If the Japanese government pays out the money, ISIS can gloat that the cash they gave in assistance to states involved in the war against them has been cancelled out. If the money is not given, then the two hostages are going to be killed online to make for a big impact on the world media.

Japan's Interest in the Middle East: Global Energy Geopolitics

Japan has clear interests in involving itself in the geopolitical struggles of the Middle East. But Simon Tisdall claims "Abe’s main foreign policy priority is not terrorism or Middle East stability. The perceived future threat posed to Japan by an increasingly assertive and heavily-armed China".

However, the rise of China as a great global power is not confined merely to East Asia and Japan wants to keep onside with Washington. As Obama refocuses on his 'Pivot to Asia' and away from the military involvement in the Middle East, the region itself remains vital for global oil supplies.

Japan's main foreign policy aim in backing the US led coalition of states, including undemocratic regional powers such as Saudi Arabia and Qatar which have a history of funding Sunni jihadists in Syria and Iraq, is to protect oil supplies from the Middle East and shore up Western influence.

The obvious reason for this, omitted by Simon Tisdall, is that the US and China are in geopolitical contest for access to and control over energy supply routes from the Greater Middle East through to the inner Eurasian Heartland of Central Asia and the Asia-Pacific maritime rim of East Asia.

Japan and China have quarrelled over islands in the East China Sea that hold large oil reserves. The ramping up of spending on Japan's military and resurgence of nationalism under Abe is deeply interconnected with the supposed economic 'threat' posed by China and over rival energy claims.

Egypt and Japan

Japan's determination to shore up western hegemony in the Middle East is concerned with preventing China making inroads into Iraq and in Egypt. The decision to accept Sisi's coup in 2013-and the massacre of Muslim Brotherhood supporters as part of that-is likewise about retaining favour.

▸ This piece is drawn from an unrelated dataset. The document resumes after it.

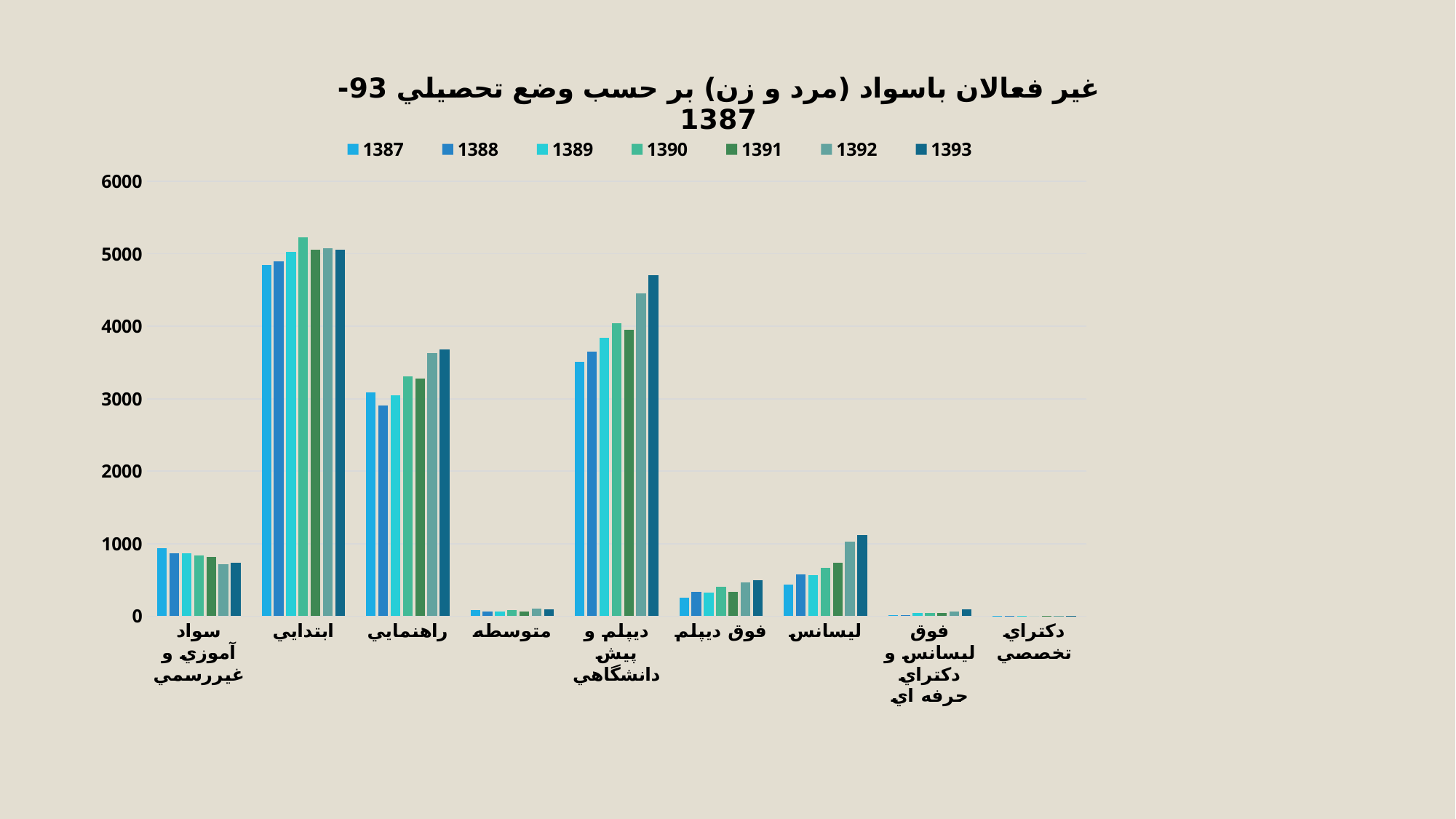
Which year is the first series listed in the legend? 1387 How many series does the legend list? 7 Is the value for ديپلم و پيش دانشگاهي in 1393 greater or less than 4000? greater Which education category has the highest bars overall? ابتدايي Is the value for ابتدايي in 1387 greater or less than 4000? greater How many education categories are shown on the x axis? 9 Is the value for راهنمايي in 1393 greater or less than 3000? greater Do the values for ليسانس rise or fall from 1387 to 1393? rise What kind of chart is shown on the slide? bar chart Which education category has the lowest bars overall? دكتراي تخصصي Which is larger in 1387: the value for ابتدايي or the value for ديپلم و پيش دانشگاهي? ابتدايي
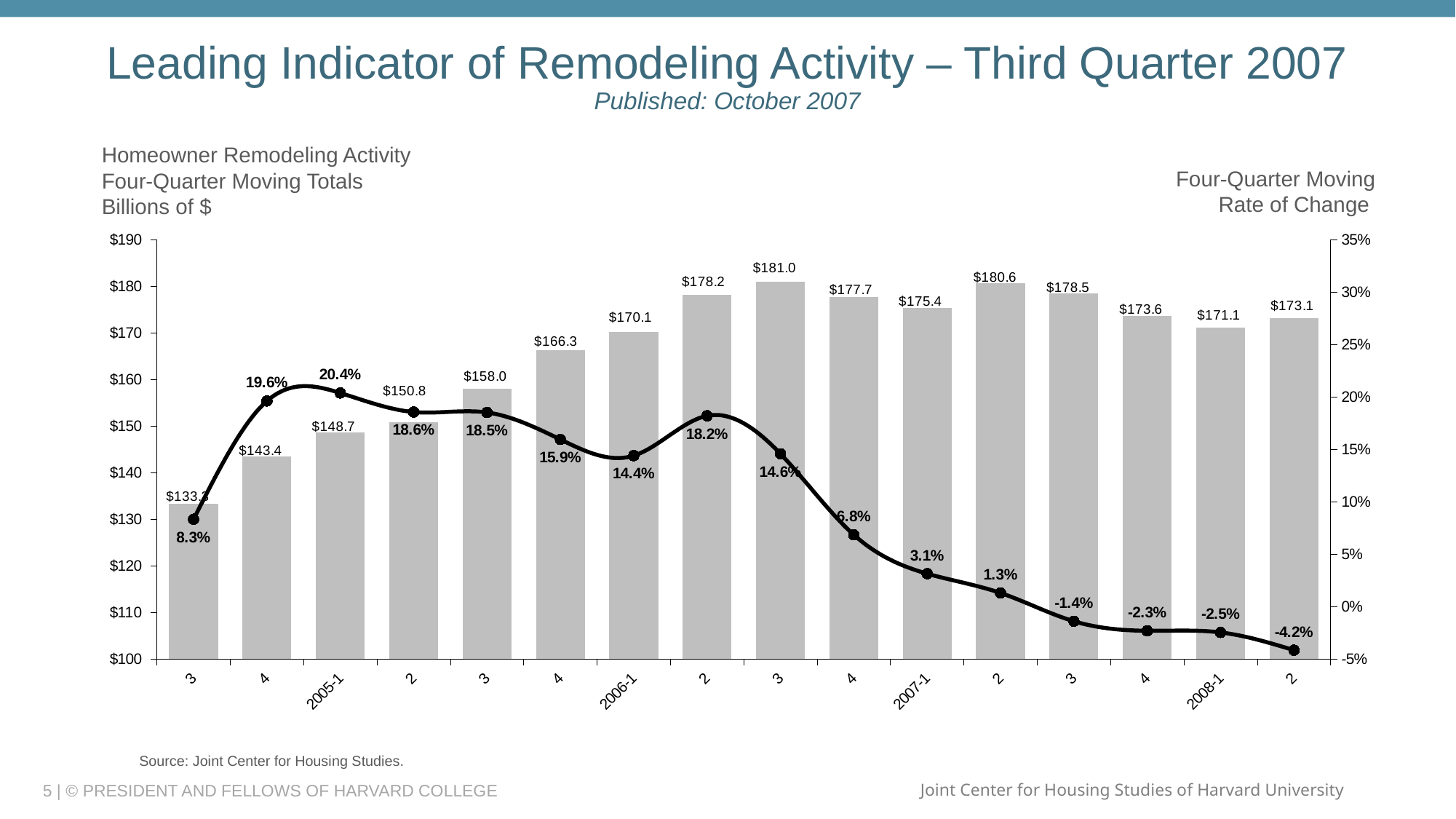
Which quarter has the highest four-quarter moving rate of change? 2005-1 (20.4%) Which quarter has the lowest four-quarter moving rate of change? 2008-2 (-4.2%) What is the title of the slide? Leading Indicator of Remodeling Activity – Third Quarter 2007 What kind of chart is shown on the slide? Combined bar and line chart What is the difference between the four-quarter moving totals for 2006-3 and 2006-4? $3.3 How many quarters are plotted on the chart? 16 Which quarter has the highest four-quarter moving total of remodeling activity? 2006-3 ($181.0) What is the four-quarter moving rate of change for 2005-1? 20.4% Which is larger, the four-quarter moving total for 2007-2 or for 2007-3? 2007-2 ($180.6) What is the four-quarter moving rate of change for 2007-1? 3.1% Does the four-quarter moving rate of change rise or fall from 2006-2 to 2008-2? Fall What is the four-quarter moving total of homeowner remodeling activity for 2006-1? $170.1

China and Russia had been vying for influence with the US in Egypt and ready to step in to secure lucrative arms contracts with Cairo should they prove unwilling allies in its war with the Muslim Brotherhood and Islamist insurgents in Sinai. They believe in stability too.

So after token complaints about the coup, the US unfroze its military. William Hague referred to the problem of "turbulence" in Egypt as though the bloody end to what had been referred to as a 'democratic transition' could be compared to a rather bumpy spell on a passenger aircraft flight.

Abe's bilateral aid to Cairo is intended to strengthen the security architecture which locks it in with Israel as the cornerstone of stability in the region and hence ensuring the sea routes between the West and East Asia continue to be free from Islamist sabotage from the Red Sea

The price for Sisi's crackdown is, however, ISIS spreading its influence in Sinai, even potentially from there into Israel's Negev Desert and into the Gaza Strip. It is very hard to see how in the long term the security of the Suez Canal, a major east-west tanker cargo corridor, is going to hold.

While Japan's role in assisting the US led international collation against ISIS is about keeping onside with the US, the determination to defeat ISIS is obviously interconnected with the broader geopolitical strategies the West is asserting in trying to tap and control energy flows across the globe.

The dangers of such strategies have been apparent for a long time. The overdependence of the world economy on Middle Eastern oil, and the determination to prop up unaccountable rentier regimes or depose unwanted secular dictators in the region, is one of the main reasons for the rise of ISIS.

It is time the geopolitics of energy was accepted as both factual and vital tool for our understanding global events and discussed in the mainstream media. The failure to do this means the public in the west just not going to grasp how dangerous the world will get if dependence on oil is not reduced.